--- START ---

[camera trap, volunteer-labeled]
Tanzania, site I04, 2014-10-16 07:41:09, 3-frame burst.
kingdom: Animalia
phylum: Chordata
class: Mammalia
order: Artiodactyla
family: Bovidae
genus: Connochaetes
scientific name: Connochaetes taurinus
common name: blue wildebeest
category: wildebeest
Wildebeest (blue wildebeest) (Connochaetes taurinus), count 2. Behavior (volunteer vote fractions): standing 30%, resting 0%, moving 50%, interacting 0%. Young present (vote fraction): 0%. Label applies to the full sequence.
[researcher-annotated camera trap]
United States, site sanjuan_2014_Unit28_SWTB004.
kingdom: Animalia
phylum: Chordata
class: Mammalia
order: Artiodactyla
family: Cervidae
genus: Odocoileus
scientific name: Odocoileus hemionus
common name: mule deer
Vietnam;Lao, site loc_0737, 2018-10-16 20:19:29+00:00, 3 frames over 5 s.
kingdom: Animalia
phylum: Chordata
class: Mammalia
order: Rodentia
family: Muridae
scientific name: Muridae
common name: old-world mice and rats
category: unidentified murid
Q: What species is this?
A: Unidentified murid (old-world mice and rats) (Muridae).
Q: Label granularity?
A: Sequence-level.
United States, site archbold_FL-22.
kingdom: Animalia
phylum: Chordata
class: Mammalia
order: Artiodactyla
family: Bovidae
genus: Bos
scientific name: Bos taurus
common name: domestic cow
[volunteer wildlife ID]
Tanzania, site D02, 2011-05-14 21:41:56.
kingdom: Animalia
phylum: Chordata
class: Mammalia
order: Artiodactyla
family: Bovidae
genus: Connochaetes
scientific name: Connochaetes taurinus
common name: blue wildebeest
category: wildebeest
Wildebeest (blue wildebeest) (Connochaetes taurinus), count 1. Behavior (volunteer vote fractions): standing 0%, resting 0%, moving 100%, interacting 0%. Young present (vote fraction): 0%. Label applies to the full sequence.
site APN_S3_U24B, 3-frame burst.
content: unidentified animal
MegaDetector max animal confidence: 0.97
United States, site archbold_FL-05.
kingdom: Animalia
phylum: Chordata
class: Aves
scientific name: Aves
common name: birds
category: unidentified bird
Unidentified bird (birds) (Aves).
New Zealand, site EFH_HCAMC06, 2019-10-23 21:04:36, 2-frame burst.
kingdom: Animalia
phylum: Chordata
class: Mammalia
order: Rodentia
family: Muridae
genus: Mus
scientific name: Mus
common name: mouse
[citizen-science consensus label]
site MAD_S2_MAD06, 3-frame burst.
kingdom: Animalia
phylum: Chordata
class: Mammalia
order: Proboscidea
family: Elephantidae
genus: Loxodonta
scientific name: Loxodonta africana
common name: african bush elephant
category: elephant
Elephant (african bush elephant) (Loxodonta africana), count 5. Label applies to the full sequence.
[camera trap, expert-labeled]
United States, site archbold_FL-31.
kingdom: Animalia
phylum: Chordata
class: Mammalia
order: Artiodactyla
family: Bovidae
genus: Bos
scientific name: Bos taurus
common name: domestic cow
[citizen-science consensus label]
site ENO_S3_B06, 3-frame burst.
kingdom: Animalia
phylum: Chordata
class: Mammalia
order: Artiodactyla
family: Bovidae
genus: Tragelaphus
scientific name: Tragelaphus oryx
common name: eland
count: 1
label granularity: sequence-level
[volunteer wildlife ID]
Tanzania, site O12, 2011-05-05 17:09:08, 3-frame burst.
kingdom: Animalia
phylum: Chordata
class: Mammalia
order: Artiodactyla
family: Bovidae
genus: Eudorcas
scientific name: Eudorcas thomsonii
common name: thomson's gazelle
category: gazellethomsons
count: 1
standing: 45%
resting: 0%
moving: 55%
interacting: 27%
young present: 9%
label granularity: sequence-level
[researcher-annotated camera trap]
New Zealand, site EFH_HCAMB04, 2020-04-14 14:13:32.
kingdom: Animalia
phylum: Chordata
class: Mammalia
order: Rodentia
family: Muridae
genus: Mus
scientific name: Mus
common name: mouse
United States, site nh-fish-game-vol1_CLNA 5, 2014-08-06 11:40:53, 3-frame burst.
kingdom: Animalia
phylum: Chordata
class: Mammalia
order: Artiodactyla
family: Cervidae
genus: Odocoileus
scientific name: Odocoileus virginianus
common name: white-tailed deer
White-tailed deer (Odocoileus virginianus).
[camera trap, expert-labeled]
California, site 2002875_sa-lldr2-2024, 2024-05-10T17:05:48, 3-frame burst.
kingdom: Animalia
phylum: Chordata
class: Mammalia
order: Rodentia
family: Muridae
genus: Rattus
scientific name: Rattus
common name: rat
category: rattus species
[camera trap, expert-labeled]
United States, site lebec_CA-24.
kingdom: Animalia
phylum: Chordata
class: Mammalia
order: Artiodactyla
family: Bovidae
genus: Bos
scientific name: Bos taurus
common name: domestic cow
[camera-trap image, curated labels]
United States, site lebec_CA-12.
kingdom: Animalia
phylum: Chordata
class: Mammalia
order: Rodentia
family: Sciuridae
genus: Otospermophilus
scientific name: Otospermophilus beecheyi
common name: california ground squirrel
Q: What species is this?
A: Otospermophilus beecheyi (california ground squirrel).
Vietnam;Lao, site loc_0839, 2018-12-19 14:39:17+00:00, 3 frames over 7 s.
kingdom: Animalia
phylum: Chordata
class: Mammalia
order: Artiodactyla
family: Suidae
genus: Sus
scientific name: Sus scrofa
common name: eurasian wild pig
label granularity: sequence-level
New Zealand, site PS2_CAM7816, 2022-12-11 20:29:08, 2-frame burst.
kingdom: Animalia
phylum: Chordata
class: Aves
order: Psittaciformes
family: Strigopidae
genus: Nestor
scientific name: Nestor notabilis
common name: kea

--- END ---

ACTIVITY
Take each line above that holds the string "States" and copy it.

REPLY
United States, site sanjuan_2014_Unit28_SWTB004.
United States, site archbold_FL-22.
United States, site archbold_FL-05.
United States, site archbold_FL-31.
United States, site nh-fish-game-vol1_CLNA 5, 2014-08-06 11:40:53, 3-frame burst.
United States, site lebec_CA-24.
United States, site lebec_CA-12.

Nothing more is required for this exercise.